このように要約も表示もされる。「最後の部分が途切れているようです」そりゃまだ書きかけなので(笑)。
write_fileはどうするのだろう?と、1番目PCパーツのスレッドで“chatの内容をchat.txtに保存してください” とすると、このtxtファイルchat.txtが生成された。これがあるだけで実用度合いがグッと増す。ただ削除機能がないのは安全策か?
いかがだろうか!?たとえばMySQLを接続すれば、DBの内容に合わせたコーディングと実行/確認なども容易。ドキュメントも骨組を任せることができそうだ(仕上げは筆者)。

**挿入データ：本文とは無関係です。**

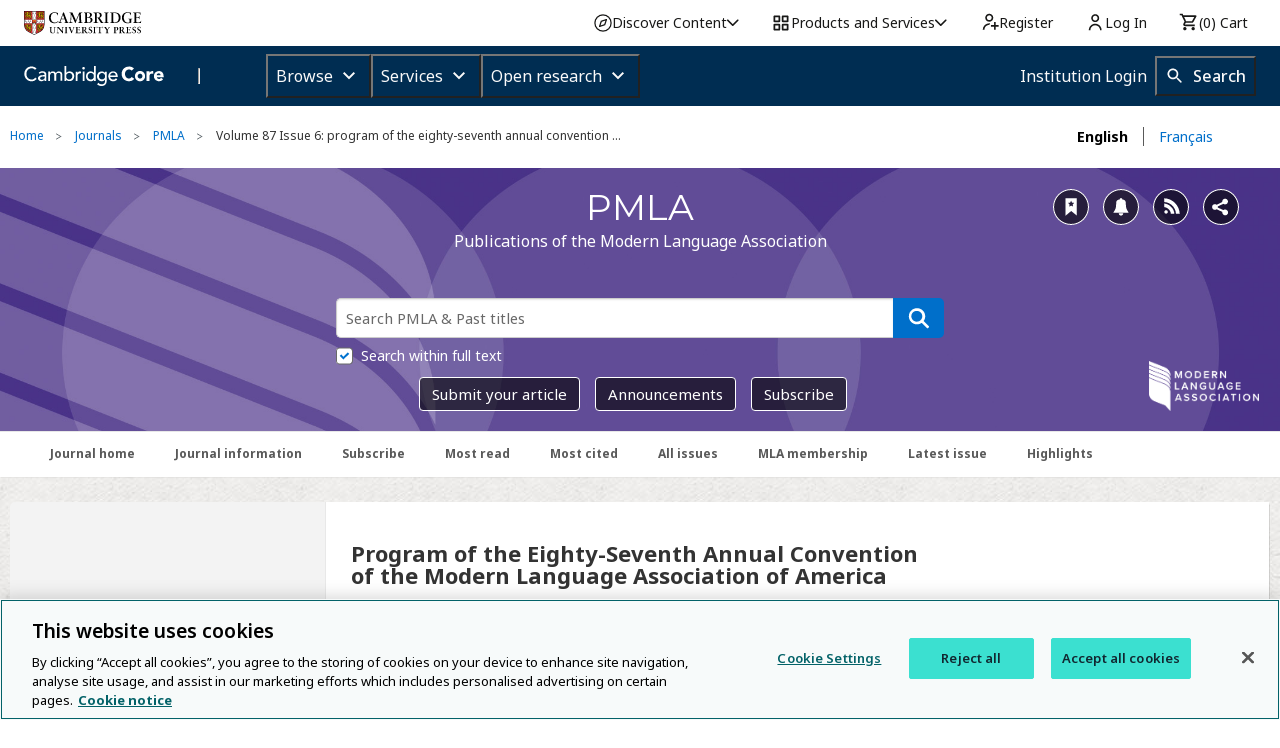

--- FILE ---
content_type: application/javascript; charset=UTF-8
request_url: https://www.cambridge.org/core/cambridge-core/public/js/journals/issues/issues.js?v=v7.616.2
body_size: -559
content:
(function ($) {



  function _initButtonHandlers() {

    $('.on-the-cover-toggle').on('click', function (e) {
      $('#on-the-cover-container').toggle();
      e.preventDefault();
    });
  }

  $(document).ready(function () {
    _initButtonHandlers();
  });
})(jQuery);
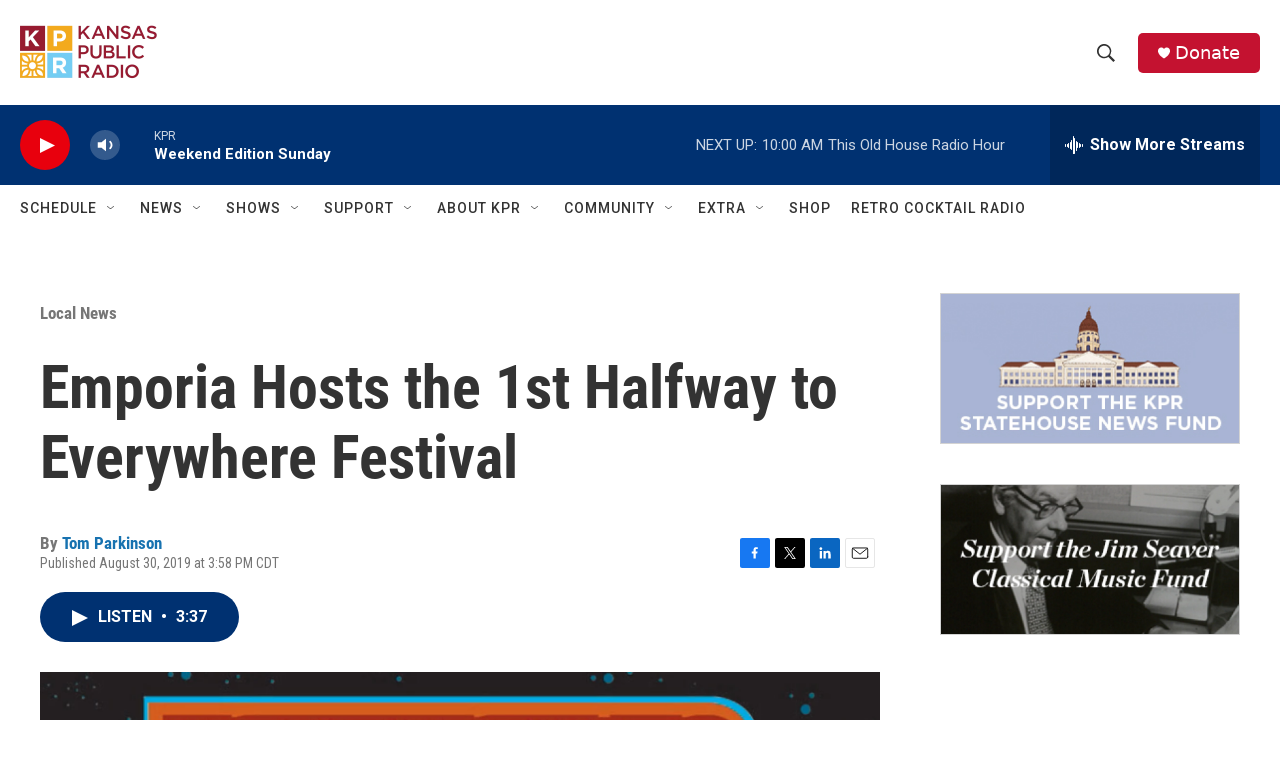

--- FILE ---
content_type: text/html; charset=utf-8
request_url: https://www.google.com/recaptcha/api2/aframe
body_size: 267
content:
<!DOCTYPE HTML><html><head><meta http-equiv="content-type" content="text/html; charset=UTF-8"></head><body><script nonce="V3eYCJwnIo4Dsrxs3ZwAtA">/** Anti-fraud and anti-abuse applications only. See google.com/recaptcha */ try{var clients={'sodar':'https://pagead2.googlesyndication.com/pagead/sodar?'};window.addEventListener("message",function(a){try{if(a.source===window.parent){var b=JSON.parse(a.data);var c=clients[b['id']];if(c){var d=document.createElement('img');d.src=c+b['params']+'&rc='+(localStorage.getItem("rc::a")?sessionStorage.getItem("rc::b"):"");window.document.body.appendChild(d);sessionStorage.setItem("rc::e",parseInt(sessionStorage.getItem("rc::e")||0)+1);localStorage.setItem("rc::h",'1769354583048');}}}catch(b){}});window.parent.postMessage("_grecaptcha_ready", "*");}catch(b){}</script></body></html>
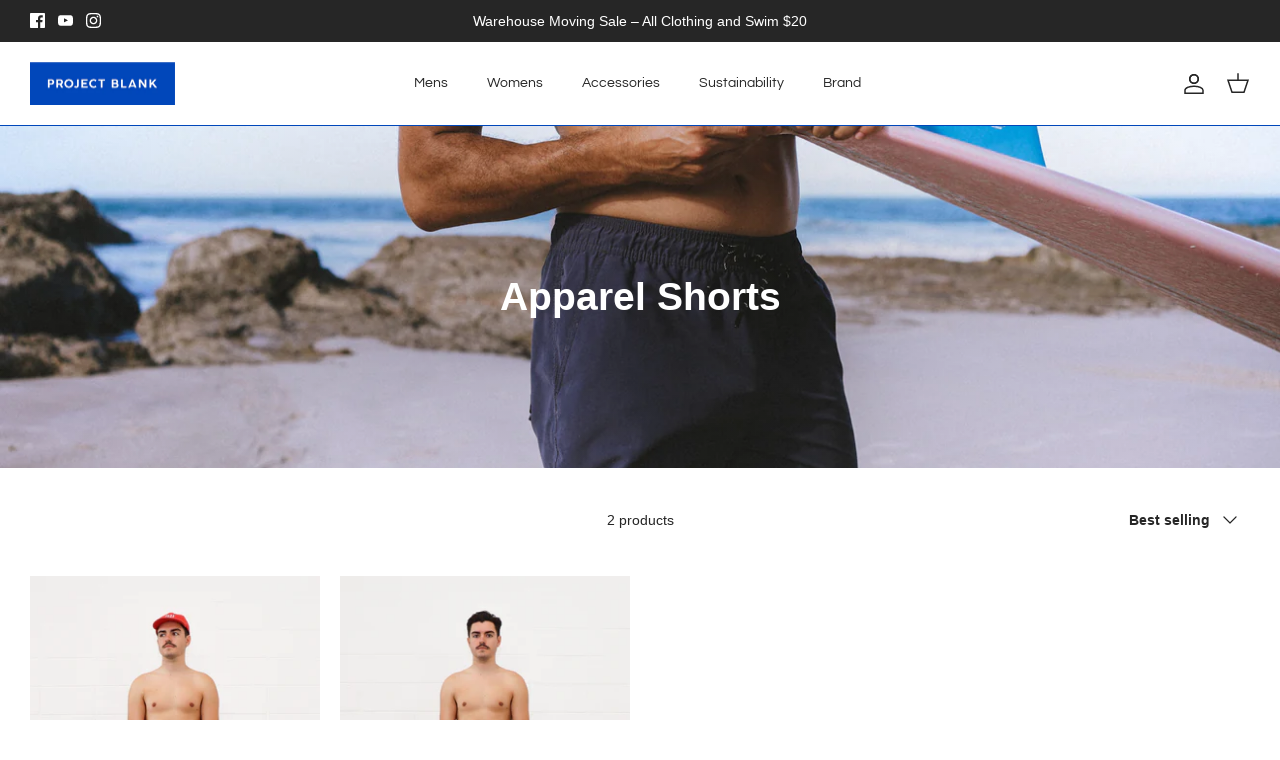

--- FILE ---
content_type: text/html; charset=UTF-8
request_url: https://www.stilyoapps.com/reconvert/reconvert_script_tags.php?shop=projectblank.myshopify.com&store_client_id=Ri9wZ3p2bk9rMU00a1dUb2syVm1vdz09
body_size: -2
content:
{"result":"success","security_token":"$2y$10$OkVs9KynAsIxT3MiDmuQr.XOERQCSWHlT7tj0RAJqO1lq6HDOGZFq"}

もちろんクラウドドライブ系のMCPを入れればクラウドでもリード/ライトできる。なかなか凄いことになってきた。
最後の1つ目PCパーツのsqlite編を動画にしたので(問いは同じだが結果が異なる)、操作や速度などを見てほしい。AIに興味ない人でも「お!」っとなるはずだ。

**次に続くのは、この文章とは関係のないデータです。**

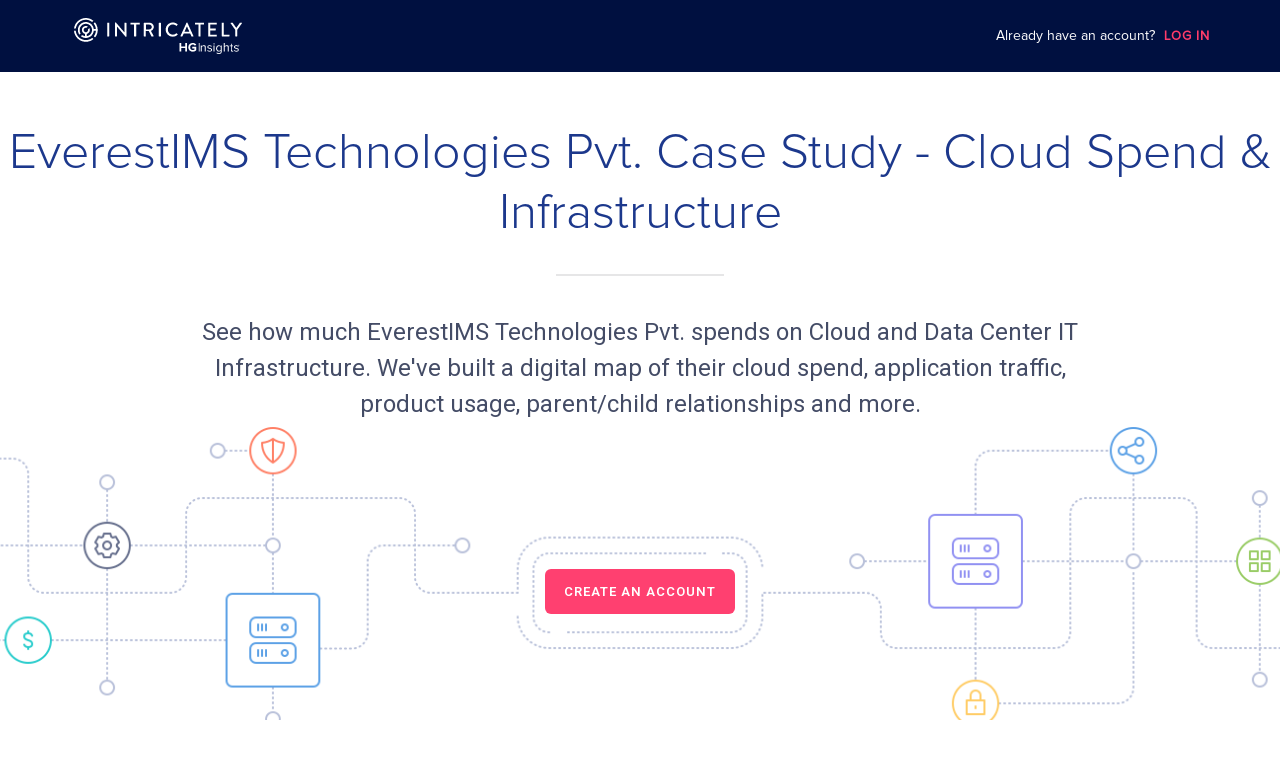

--- FILE ---
content_type: image/svg+xml
request_url: https://www.intricately.com/assets/hosting-6baa575619cb1bbbad98c4d2cbe76032a3629cd06da4b8d9f682f8e7475ee63e.svg
body_size: 1363
content:
<svg xmlns="http://www.w3.org/2000/svg" width="48" height="48" viewBox="0 0 48 48">
  <g fill="none" fill-rule="evenodd">
    <rect width="48" height="48" fill="#02A7D1" rx="24"/>
    <path fill="#FFFFFF" d="M10 13.990778C10 13.4435864 10.4398131 13 10.9965348 13L37.0034652 13C37.5538362 13 38 13.4509752 38 13.990778L38 18.009222C38 18.5564136 37.5601869 19 37.0034652 19L10.9965348 19C10.4461638 19 10 18.5490248 10 18.009222L10 13.990778zM27 16C27 16.5561352 27.4463856 17 27.9970301 17L34.0029699 17C34.5469637 17 35 16.5522847 35 16 35 15.4438648 34.5536144 15 34.0029699 15L27.9970301 15C27.4530363 15 27 15.4477153 27 16zM10 21.990778C10 21.4435864 10.4398131 21 10.9965348 21L37.0034652 21C37.5538362 21 38 21.4509752 38 21.990778L38 26.009222C38 26.5564136 37.5601869 27 37.0034652 27L10.9965348 27C10.4461638 27 10 26.5490248 10 26.009222L10 21.990778zM27 24C27 24.5561352 27.4463856 25 27.9970301 25L34.0029699 25C34.5469637 25 35 24.5522847 35 24 35 23.4438648 34.5536144 23 34.0029699 23L27.9970301 23C27.4530363 23 27 23.4477153 27 24zM10 29.990778C10 29.4435864 10.4398131 29 10.9965348 29L37.0034652 29C37.5538362 29 38 29.4509752 38 29.990778L38 34.009222C38 34.5564136 37.5601869 35 37.0034652 35L10.9965348 35C10.4461638 35 10 34.5490248 10 34.009222L10 29.990778zM27 32C27 32.5561352 27.4463856 33 27.9970301 33L34.0029699 33C34.5469637 33 35 32.5522847 35 32 35 31.4438648 34.5536144 31 34.0029699 31L27.9970301 31C27.4530363 31 27 31.4477153 27 32z"/>
  </g>
</svg>
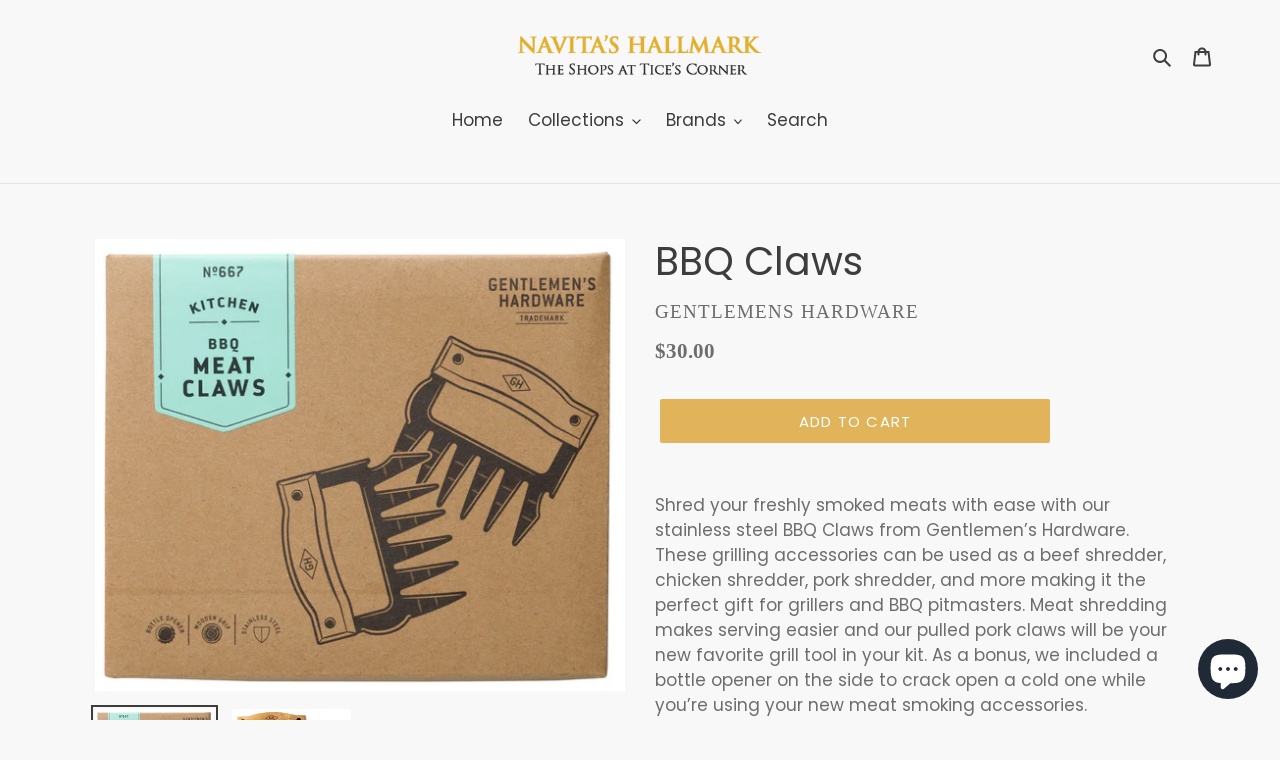

--- FILE ---
content_type: text/plain; charset=utf-8
request_url: https://d-ipv6.mmapiws.com/ant_squire
body_size: 157
content:
navitashallmark.com;019c21ec-8c43-77e1-8fd2-66ed128bb436:23c6bdfde0e2f792f0a4b6ec27007a6ead817e1a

以上のようにMCPは、Claude Desktopに限らずMCP対応のクライアントアプリからAIと対話しつつ外の世界とやり取りできる画期的な仕掛けだ。筆者の場合は主にプログラミング用途だが、ほかにもいろいろあるだろう。興味のある人は是非試して欲しい。
冒頭に書いたように、LM StudioやOpen WebUIは執筆時未対応。Claudeばかり使っているとM4 Max 128GBが泣いてしまう(笑)。早急な対応を望みたい。